== Segment start ==

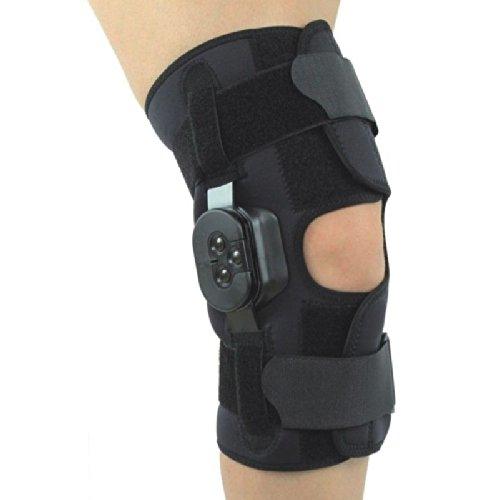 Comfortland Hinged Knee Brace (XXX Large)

== Segment end ==
== Segment start ==

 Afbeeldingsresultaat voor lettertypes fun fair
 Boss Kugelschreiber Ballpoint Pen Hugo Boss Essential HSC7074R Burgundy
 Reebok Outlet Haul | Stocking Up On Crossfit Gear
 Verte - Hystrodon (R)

== Segment end ==

== About this exercise ==
What you return must be the lines above that run from the line with "Afbeeldingsresultaat voor lettertypes" to the line with "Verte - Hystrodon (R)", inclusive, each copied exactly.

== Solution to this problem ==
 Afbeeldingsresultaat voor lettertypes fun fair
 Boss Kugelschreiber Ballpoint Pen Hugo Boss Essential HSC7074R Burgundy
 Reebok Outlet Haul | Stocking Up On Crossfit Gear
 Verte - Hystrodon (R)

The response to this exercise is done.